But conservative radio show hostess Laura Ingraham has now earned that dubious distinction.
Part of the “honor” goes to my wife, lounging next to me and listening on her IPad to the latest nonsense spouted by Ms. Ingraham.
She let me listen.
Most likely referring to Ebola, the deadly virus that has already sickened more than 13,000 people and killed nearly 5,000, and definitely pointing at the President, Ingraham says on her radio show, “We have now diseases coming into this country that we haven’t had to deal with in a long time – all because we have Barack Obama as president.”
Naturally, I was incensed about such an ugly, unfounded accusation.
Having been out of country — “Ebola Country” according to many Republicans — I had not heard or read the endless litany of similar accusations by conservative commentators, pundits and politicians against the president — pretty much indicting him for “bringing Ebola to the United States.”
However, I had heard Ingraham on two previous occasions make use of the Ebola tragedy to attack the President.
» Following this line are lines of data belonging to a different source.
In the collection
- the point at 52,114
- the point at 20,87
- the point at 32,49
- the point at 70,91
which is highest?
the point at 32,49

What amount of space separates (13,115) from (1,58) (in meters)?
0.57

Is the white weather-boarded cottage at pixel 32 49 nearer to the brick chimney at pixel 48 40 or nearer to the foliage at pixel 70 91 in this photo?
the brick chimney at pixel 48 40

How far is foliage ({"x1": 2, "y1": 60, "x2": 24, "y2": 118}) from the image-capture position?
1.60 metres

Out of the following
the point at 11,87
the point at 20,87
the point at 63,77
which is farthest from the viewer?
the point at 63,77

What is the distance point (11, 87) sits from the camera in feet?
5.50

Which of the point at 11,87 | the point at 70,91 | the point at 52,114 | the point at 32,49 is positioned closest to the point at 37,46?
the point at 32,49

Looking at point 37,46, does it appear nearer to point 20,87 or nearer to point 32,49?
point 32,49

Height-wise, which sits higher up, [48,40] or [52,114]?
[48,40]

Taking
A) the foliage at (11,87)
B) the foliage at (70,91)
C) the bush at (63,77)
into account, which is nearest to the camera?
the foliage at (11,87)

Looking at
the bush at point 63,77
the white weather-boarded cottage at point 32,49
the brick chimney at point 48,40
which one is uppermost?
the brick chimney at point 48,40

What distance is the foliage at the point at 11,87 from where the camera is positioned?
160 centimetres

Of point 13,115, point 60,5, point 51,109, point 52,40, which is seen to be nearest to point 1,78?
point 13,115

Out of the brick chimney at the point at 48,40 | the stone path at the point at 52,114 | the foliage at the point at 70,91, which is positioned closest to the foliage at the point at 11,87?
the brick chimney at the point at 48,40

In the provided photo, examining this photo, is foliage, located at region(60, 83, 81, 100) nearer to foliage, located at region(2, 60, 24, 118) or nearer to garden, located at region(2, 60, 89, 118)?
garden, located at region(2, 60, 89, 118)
Back in September, when the President decided to send U.S. military personnel to West Africa to help control the disease, Ingraham coldheartedly and outrageously declared:
[T]he military is just another tool in his arsenal to level the playing field, right? I mean, in other words, Africa really deserves more of America’s money because we’re people of privilege. We’re people of great privilege, so we should do what we can, we the American taxpayers, to transfer wealth over to Africa. It’s his father’s rage against colonialism, as Dinesh D’Souza wrote about, and maybe this is a way to continue to atone for that.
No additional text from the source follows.